Evolutionary Archaeology: Theory and Application is aimed at archaeologists who want to understand the basics of evolutionary archaeology and who wish to do so from the beginning.
Darwin's theory of evolutionary descent with modification rests in part on the notion that there is heritable continuity affected by transmission between ancestor and descendant. It is precisely this continuity that allows one to trace hylogenetic histories between fossil taxa of various ages and recent taxa. Darwin was clear that were an analyst to attempt such tracings, then the anatomical characters of choice are those least influenced by natural selection, or what are today referred to as adaptively neutral traits. The transmission of these traits is influenced solely by such mechanisms as drift and not by natural selection.

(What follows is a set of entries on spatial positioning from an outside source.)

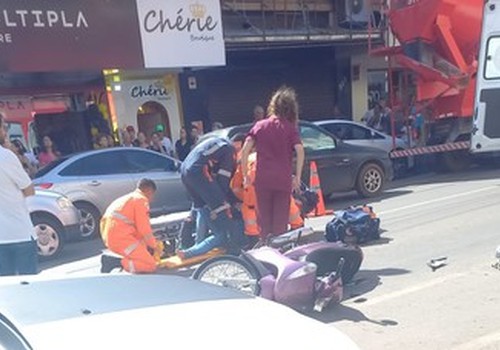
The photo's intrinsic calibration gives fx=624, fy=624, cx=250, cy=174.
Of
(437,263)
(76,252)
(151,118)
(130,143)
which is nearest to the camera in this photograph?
(437,263)

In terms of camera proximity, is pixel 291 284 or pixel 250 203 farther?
pixel 250 203

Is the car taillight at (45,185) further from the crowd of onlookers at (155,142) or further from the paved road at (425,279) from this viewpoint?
the crowd of onlookers at (155,142)

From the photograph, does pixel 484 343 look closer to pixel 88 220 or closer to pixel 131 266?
pixel 131 266

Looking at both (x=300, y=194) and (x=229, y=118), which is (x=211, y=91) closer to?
(x=229, y=118)

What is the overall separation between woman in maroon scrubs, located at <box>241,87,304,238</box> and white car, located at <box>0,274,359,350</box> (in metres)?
3.99

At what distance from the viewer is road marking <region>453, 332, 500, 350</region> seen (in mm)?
4203

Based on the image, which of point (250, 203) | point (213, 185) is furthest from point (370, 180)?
point (213, 185)

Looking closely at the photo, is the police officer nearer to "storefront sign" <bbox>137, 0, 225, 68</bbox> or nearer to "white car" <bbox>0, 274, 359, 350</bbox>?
"white car" <bbox>0, 274, 359, 350</bbox>

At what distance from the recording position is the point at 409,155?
13914 millimetres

The application of Darwin's theory to archaeological phenomena requires that the theory be retooled to accommodate artifacts. One aspect that has undergone this retooling concerns cultural transmission, the mechanism that affects heritable continuity between cultural phenomena. Archaeologists have long traced what is readily interpreted as heritable continuity between artifacts, but the theory underpinning their tracings is seldom explicit. Thus what have been referred to as artifacts styles underpin such tracings because styles are adaptively neutral. Other traits are referred to as functional.
In their introduction to Style, Function, Transmission, Michael O’Brien and R. Lee Lyman outline in detail the interrelations of a theory of cultural descent with modification and the concepts of drift, style, and function. The chapters in the volume specifically address the issues of selection and drift and their relation to style and function. In non-polemic presentations, contributors specify empirical implications of aspects of cultural transmission for evolutionary lineages of artifacts and then present archaeological data for those implications.